Sekber, yang mewakili suara masyarakat sipil Banyuwangi, dengan tegas mendesak aparat penegak hukum (APH) untuk bertindak cepat dan tanpa pandang bulu terhadap kontraktor yang diduga terlibat dalam praktik penggunaan material ilegal (galian C). Mereka menekankan bahwa setiap proyek yang didanai oleh uang rakyat, baik melalui APBN maupun APBD, wajib menggunakan material galian C yang berasal dari tambang yang legal dan memiliki izin resmi dari pemerintah. Penggunaan material ilegal tidak hanya mencerminkan ketidakpatuhan terhadap hukum, tetapi juga berpotensi membahayakan kualitas dan keberlanjutan proyek dalam jangka panjang.

Selain masalah legalitas material, Sekber juga menyoroti kurangnya transparansi dalam proses pelelangan proyek Kampung Nelayan Merah Putih. Ketiadaan nomor verifikasi pemenang tender pada papan proyek menimbulkan tanda tanya besar di kalangan masyarakat. Kejanggalan lain yang menjadi sorotan adalah penunjukan CV sebagai konsultan perencanaan untuk proyek dengan nilai investasi lebih dari sepuluh miliar rupiah. Hal ini menimbulkan pertanyaan serius mengenai kompetensi, pengalaman, dan kredibilitas konsultan perencanaan yang dipilih.

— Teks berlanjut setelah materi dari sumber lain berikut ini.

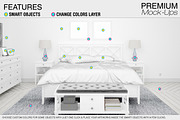 Bedding Mockups, a Product Mockup by mock-ups (Thumbnail 5 of 12)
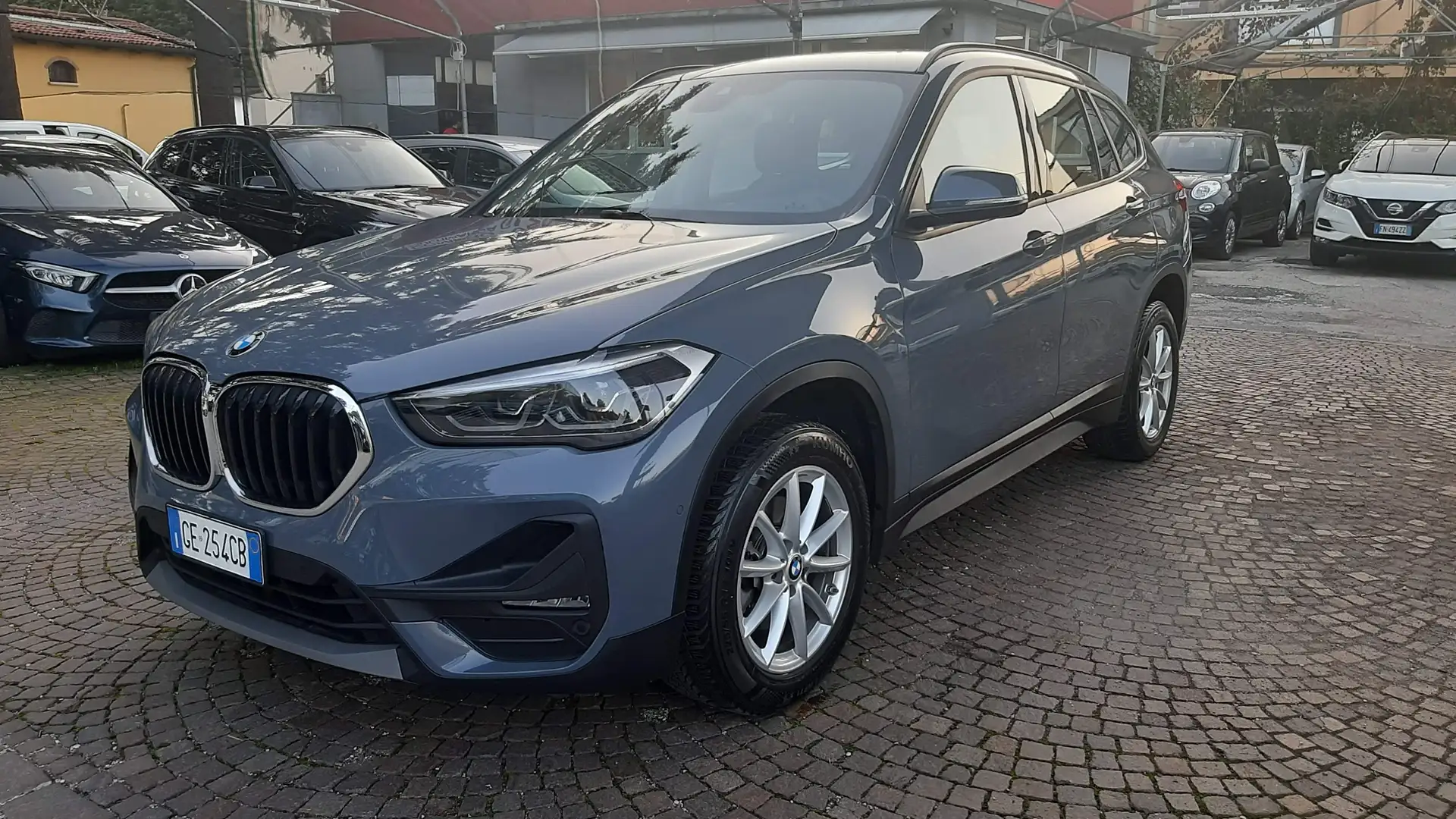BMW X1 sdrive18d Advantage Grigio - 1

Aturan lelang proyek melalui Layanan Pengadaan Secara Elektronik (LPSE) sebenarnya bertujuan untuk meningkatkan transparansi, efisiensi, serta menciptakan persaingan usaha yang sehat dalam pengadaan barang/jasa pemerintah. LPSE memfasilitasi seluruh proses tender secara online, mulai dari pengumuman, pendaftaran, hingga pemilihan pemenang, sehingga meminimalisir pertemuan tatap muka antara pengusaha dan pihak pemerintah. Masyarakat umum juga memiliki hak untuk mengontrol dan mengawasi proses pengadaan yang sedang berjalan.

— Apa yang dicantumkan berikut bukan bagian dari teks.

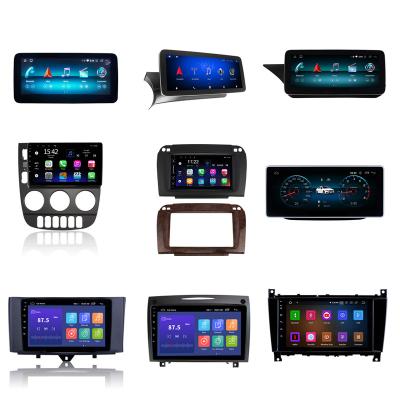 China Hot selling GPS for Mercedes Benz car W211 W169 W245 b200 car radio accessories DVD player body fixie frame machine for sale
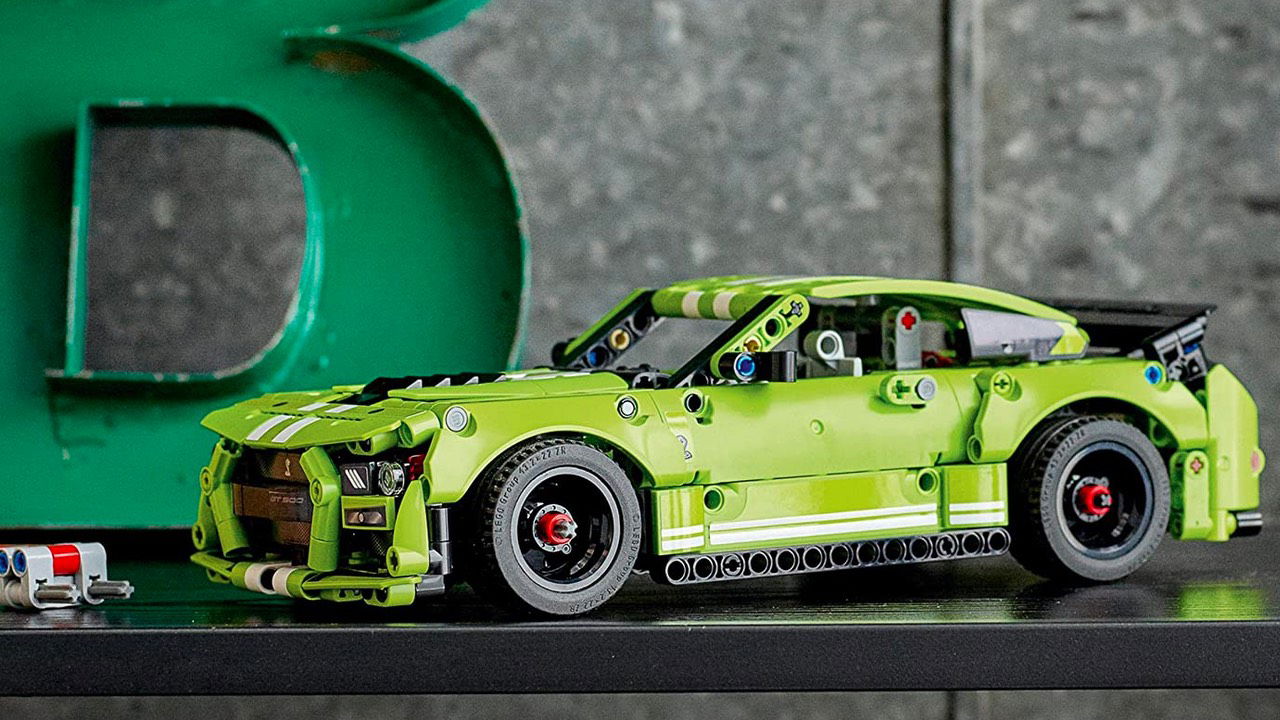 Ford Mustang Lego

Namun, dalam kasus proyek Kampung Nelayan Merah Putih, implementasi LPSE tampaknya belum berjalan optimal. Dalam papan nama proyek tertulis nomor kontrak B.8466/PBJ.4.1/PL.430.IX/2025, yang mengindikasikan bahwa proyek dengan nilai di atas sepuluh miliar rupiah ini termasuk dalam kategori proyek PL (Penunjukan Langsung). Fakta bahwa PT. Rukun Jaya Madura Grub, pemenang proyek bukan pribumi, semakin menambah aroma nepotisme dan konflik kepentingan dalam proyek ini. Hal ini memunculkan pertanyaan lebih lanjut mengenai proses seleksi dan kualifikasi yang diterapkan, serta potensi adanya praktik kolusi dan korupsi yang merugikan keuangan negara.

Proyek Kampung Nelayan Merah Putih seharusnya menjadi kebanggaan masyarakat Banyuwangi, kini justru menjadi sumber kekecewaan dan kemarahan. Sekber dan masyarakat sipil Banyuwangi menuntut adanya audit yang transparan dan akuntabel terhadap semua dugaan penyimpangan dalam proyek ini. Mereka berharap aparat penegak hukum dapat bertindak tegas dan tanpa kompromi untuk mengungkap kebenaran, menindak pelaku pelanggaran hukum, serta memastikan bahwa proyek ini dapat diselesaikan dengan baik dan memberikan manfaat yang sebesar-besarnya bagi masyarakat nelayan di Banyuwangi.